A recent report by British consumer organisation Which? found that some popular cereals aimed at children have similar levels of fat, sugar and salt as chocolate biscuits.
Cereal companies are now channelling an enormous amount of money into research testing different preparation techniques designed to reduce sugar and salt without losing flavour.
In 2010, The World Health Organisation (WHO) reported that, worldwide, 42 million children under the age of five are overweight.
Obesity in Europe is accountable for 8% of health costs and 13% of deaths.
It seems the general public are finally starting to take heed of the health warnings, as research groups discover more people than ever are opting for healthier alternatives.
Cereal Partners Worldwide (CPW) Chief Executive Jeffrey Harmening said: “If we’re not delivering what they want, somebody else will deliver what they are looking for.

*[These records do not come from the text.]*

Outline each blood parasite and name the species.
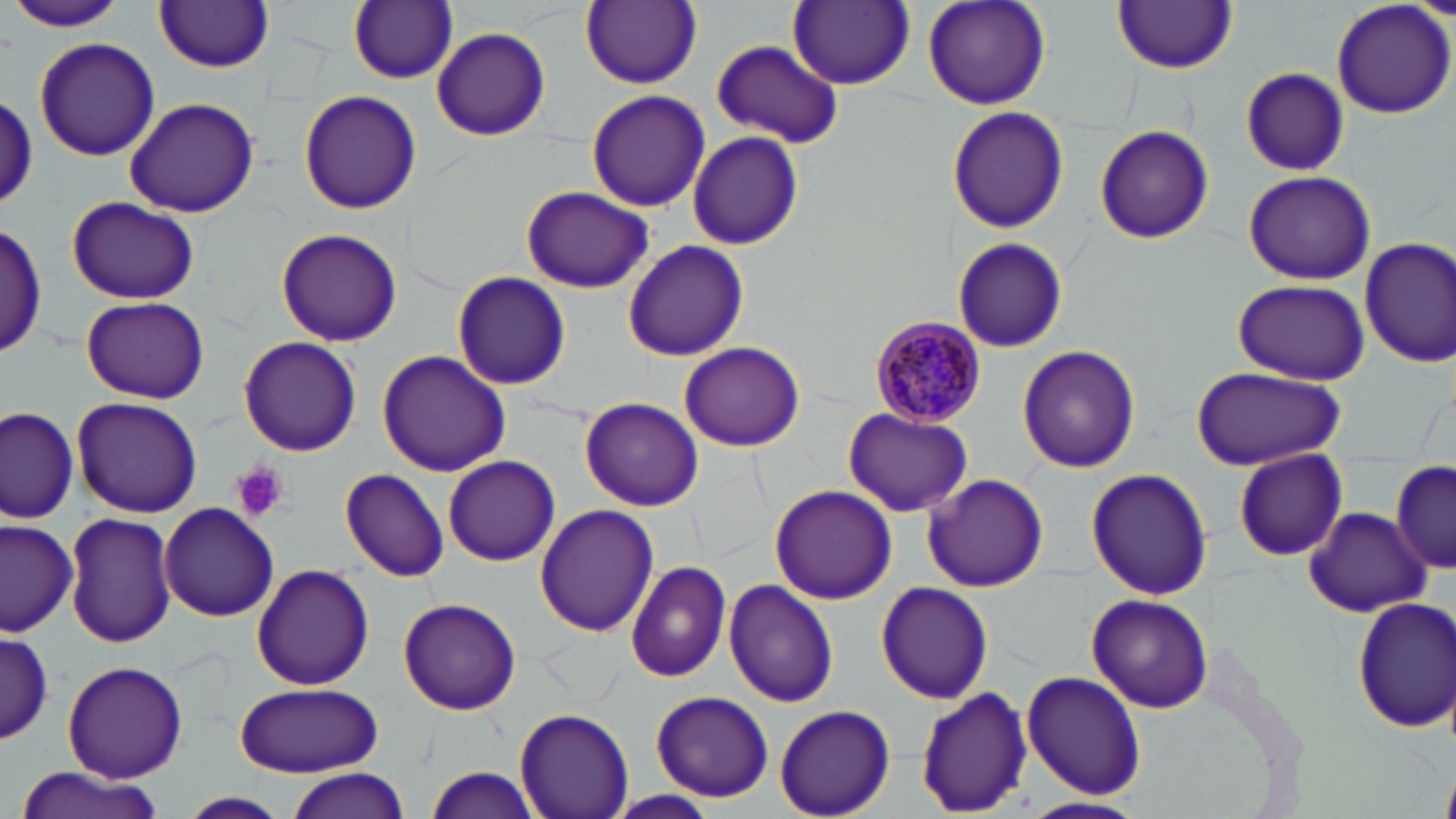
Approximate bounding boxes as (x1,y1)-(x2,y2) corner pairs in pixels.
Plasmodium malariae-infected red blood cells: (868,315)-(986,426).
No Plasmodium falciparum, Plasmodium ovale, Plasmodium vivax, Babesia divergens, or Trypanosoma brucei observed.

Summary:
  - Uninfected red blood cell locations: (921,0)-(1053,112), (1331,0)-(1456,119), (348,1)-(458,85), (581,1)-(701,89), (787,1)-(915,89), (1112,1)-(1238,73), (153,2)-(274,73), (8,3)-(130,34), (433,27)-(549,141), (33,36)-(159,162), (710,39)-(841,147), (1241,68)-(1348,175), (297,90)-(421,214), (584,90)-(709,212), (2,93)-(38,213), (123,96)-(260,218), (948,104)-(1068,233), (1095,123)-(1215,245), (687,132)-(803,249), (1241,171)-(1378,284), (520,186)-(656,295), (67,196)-(199,305), (1,222)-(47,359), (275,228)-(402,348), (952,236)-(1068,353), (1359,237)-(1456,368), (622,240)-(748,361), (451,271)-(572,391), (1231,279)-(1368,383), (80,295)-(209,404), (238,337)-(363,456), (680,341)-(805,452), (1018,346)-(1141,472), (377,350)-(512,476), (1190,365)-(1346,472), (71,396)-(203,518), (579,396)-(704,510), (1,406)-(79,523), (75,408)-(193,628), (843,408)-(973,517), (1233,449)-(1348,560), (443,455)-(560,566), (1391,461)-(1454,575), (1086,467)-(1212,601), (341,468)-(449,582), (922,472)-(1049,592), (769,484)-(898,604), (159,502)-(281,621), (534,503)-(658,636), (1302,506)-(1433,617), (64,512)-(178,649), (0,519)-(80,635), (625,560)-(732,683), (252,563)-(375,690), (724,579)-(839,707), (876,580)-(993,704), (1086,594)-(1213,714), (398,596)-(522,715), (1353,597)-(1456,732), (0,629)-(54,745), (63,661)-(187,782), (1021,671)-(1147,799), (234,682)-(385,778), (914,687)-(1031,814), (650,690)-(775,801), (774,704)-(895,819), (516,706)-(634,818), (8,766)-(168,819), (424,767)-(540,819), (280,768)-(410,819), (1442,769)-(1456,819), (609,791)-(721,816), (179,792)-(289,818), (1018,795)-(1146,819)
  - Platelet locations: (231,465)-(287,522)
  - Slide-level diagnosis: Plasmodium malariae
  - Stain: May-Grünwald-Giemsa
  - Preparation: thin blood smear
  - Magnification: 1000x
  - Field of view: single
  - Modality: optical microscopy
  - Image size: 1456×819 pixelsLocate and identify every blood parasite.
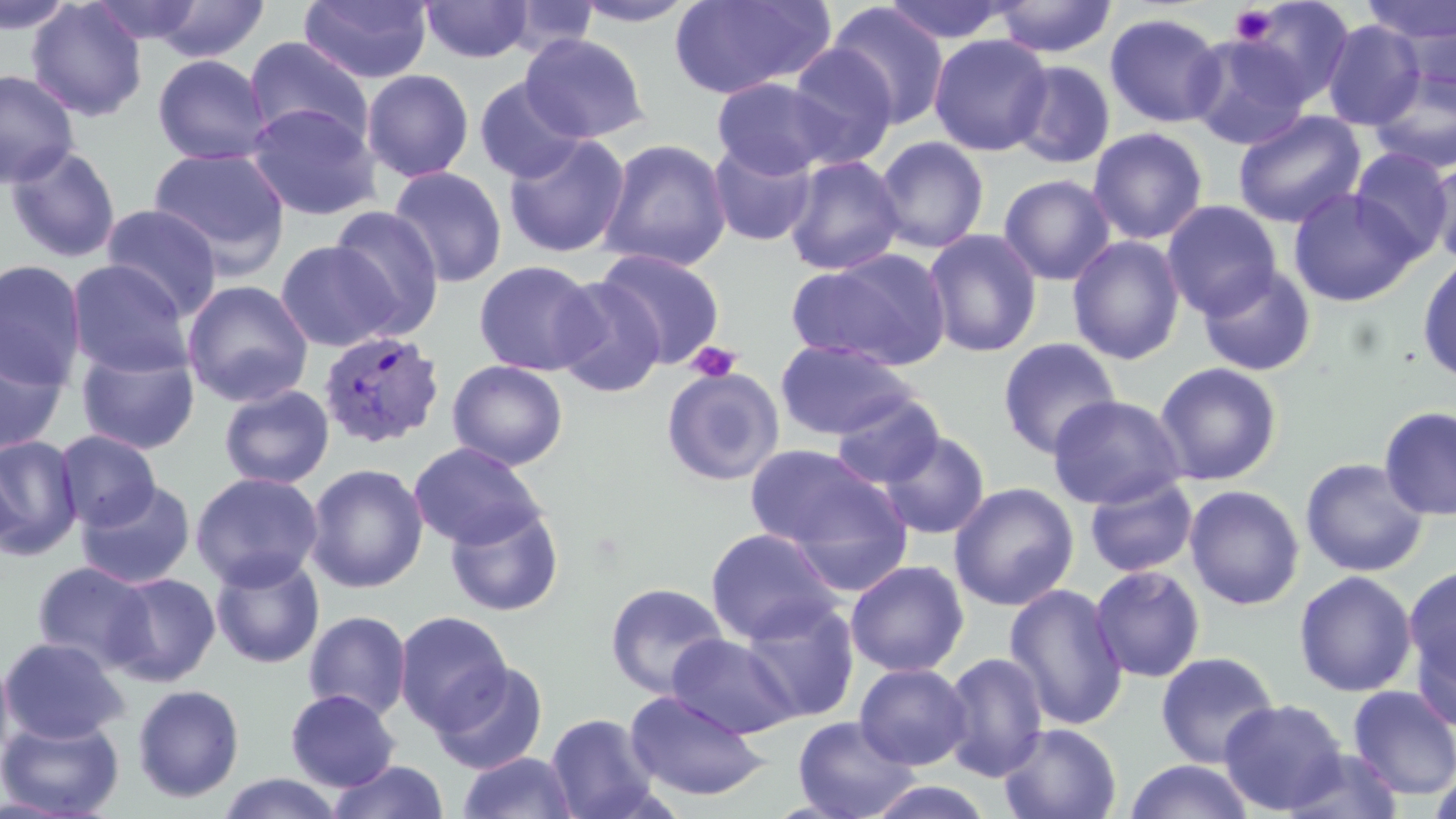

Approximate bounding boxes as (x1, y1, x2, y2) in pixels.
Plasmodium vivax-infected red blood cells: (317, 330, 446, 450).
No Plasmodium falciparum, Plasmodium ovale, Plasmodium malariae, Babesia divergens, or Trypanosoma brucei observed.

Summary:
  - Platelet locations: (1230, 5, 1277, 46), (686, 341, 742, 383)
  - Uninfected red blood cell locations: (0, 0, 77, 36), (89, 0, 205, 45), (151, 0, 271, 63), (298, 0, 433, 84), (569, 0, 701, 28), (669, 0, 834, 99), (881, 0, 1013, 44), (992, 0, 1117, 58), (1235, 0, 1356, 107), (26, 1, 148, 121), (420, 1, 534, 64), (1360, 1, 1456, 47), (826, 3, 950, 128), (1104, 12, 1227, 129), (1393, 16, 1456, 107), (1321, 20, 1426, 130), (519, 33, 649, 143), (928, 34, 1052, 157), (1186, 34, 1312, 151), (244, 36, 374, 149), (784, 43, 899, 169), (152, 54, 272, 166), (1009, 60, 1116, 169), (0, 68, 80, 189), (1367, 68, 1456, 175), (361, 69, 474, 182), (711, 77, 840, 179), (474, 78, 587, 184), (244, 102, 382, 222), (1232, 110, 1366, 229), (1087, 127, 1208, 245), (502, 133, 631, 258), (873, 136, 989, 254), (598, 138, 732, 271), (707, 139, 819, 247), (4, 145, 122, 264), (148, 146, 291, 275), (1348, 147, 1454, 259), (783, 154, 905, 276), (1427, 158, 1456, 267), (387, 166, 508, 289), (999, 174, 1116, 285), (1288, 188, 1420, 306), (1161, 199, 1282, 319), (100, 204, 223, 319), (328, 205, 445, 338), (923, 229, 1043, 358), (1067, 234, 1186, 365), (275, 240, 399, 352), (595, 247, 725, 367), (786, 249, 952, 371), (1417, 255, 1456, 384), (0, 260, 87, 389), (65, 260, 194, 378), (473, 260, 601, 376), (1197, 264, 1317, 378), (551, 276, 666, 397), (181, 279, 314, 407), (0, 333, 68, 456), (997, 337, 1122, 458), (775, 338, 918, 440), (75, 344, 200, 455), (447, 359, 568, 470), (1153, 361, 1283, 486), (661, 366, 784, 486), (218, 384, 335, 490), (831, 393, 945, 489), (1047, 394, 1187, 509), (1378, 405, 1456, 521), (54, 430, 161, 531), (878, 430, 990, 539), (0, 435, 83, 560), (408, 442, 546, 549), (744, 444, 898, 556), (1300, 457, 1430, 578), (305, 463, 429, 594), (190, 472, 323, 590), (1084, 474, 1198, 578), (76, 480, 196, 589), (948, 482, 1079, 611), (1184, 484, 1305, 610), (444, 503, 565, 617), (705, 528, 842, 644), (210, 553, 325, 669), (845, 559, 969, 676), (32, 561, 154, 671), (1404, 564, 1456, 690), (1089, 565, 1206, 683), (1294, 570, 1418, 697), (104, 572, 221, 686), (605, 582, 729, 698), (1004, 583, 1128, 731), (739, 598, 861, 723), (303, 610, 412, 722), (394, 610, 512, 731), (1410, 619, 1456, 734), (667, 634, 800, 738), (0, 636, 129, 744), (0, 649, 14, 773), (940, 651, 1050, 782), (1155, 651, 1280, 768), (431, 661, 549, 774), (854, 662, 973, 770), (132, 683, 245, 803), (1347, 685, 1456, 799), (285, 689, 400, 792), (624, 691, 770, 802), (1219, 698, 1348, 814), (545, 712, 661, 818), (0, 715, 125, 818), (792, 716, 919, 819), (998, 722, 1122, 819), (1281, 747, 1406, 818), (456, 751, 580, 819), (1123, 759, 1255, 819), (327, 760, 450, 819), (216, 773, 346, 818), (864, 780, 996, 819)
  - Slide-level diagnosis: Plasmodium vivax
  - Preparation: thin blood film
  - Image size: 1456×819 pixels
  - Magnification: 1000x
  - Stain: May-Grünwald-Giemsa
  - Modality: light microscopy
  - Field of view: single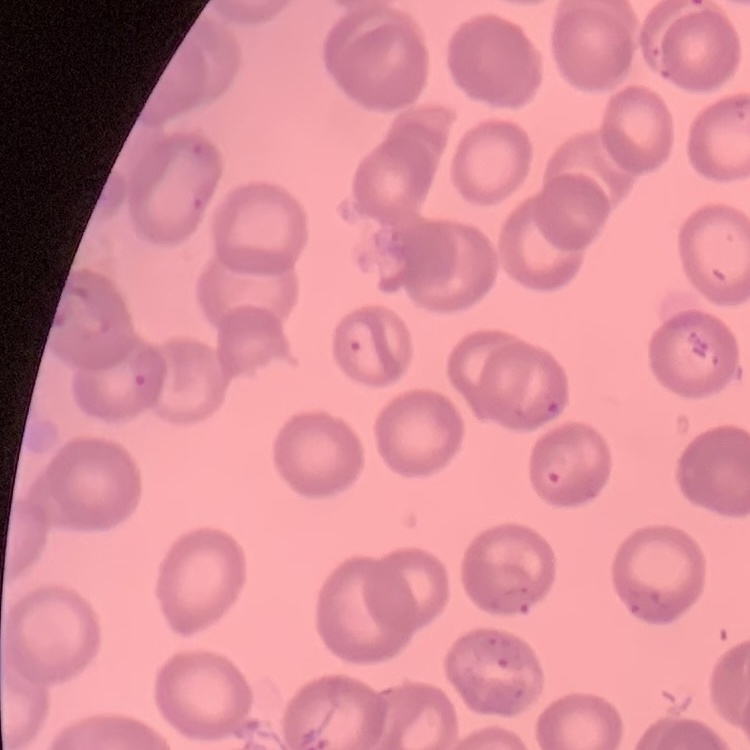 The red blood cells show no rouleaux formation. Thin blood film. One tile cut from a larger photomicrograph. Stained with either Field's or Giemsa.Assess the morphology of the red blood cells.
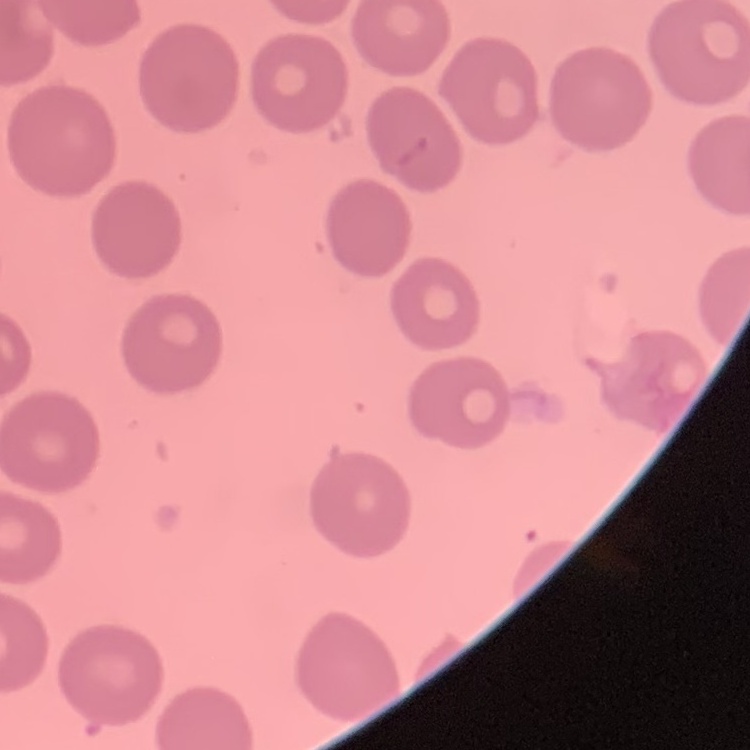
No rouleaux formation.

The consumers are the judge.”
However, coordinator of the Children’s Food Campaign Malcolm Clark remains sceptical. He thinks cereal brands will capitalise on their recipe reformulations by advertising products as ‘healthy options’, when really the sugar, salt and calorie contents are likely to be higher than natural breakfast options, such as boiled egg or porridge.
Breakfast is thought to be the most important meal of the day. Preparing a balanced, filling breakfast should keep you and your family full and energised through to lunch time. Consumer group Which? found that, of all the Nestle cereal brands, Shredded Wheat has the least salt and sugar. An example of a healthy breakfast is a medium-sized bowl of jumbo porridge oats cooked in water and mixed with a dessert spoon of runny honey.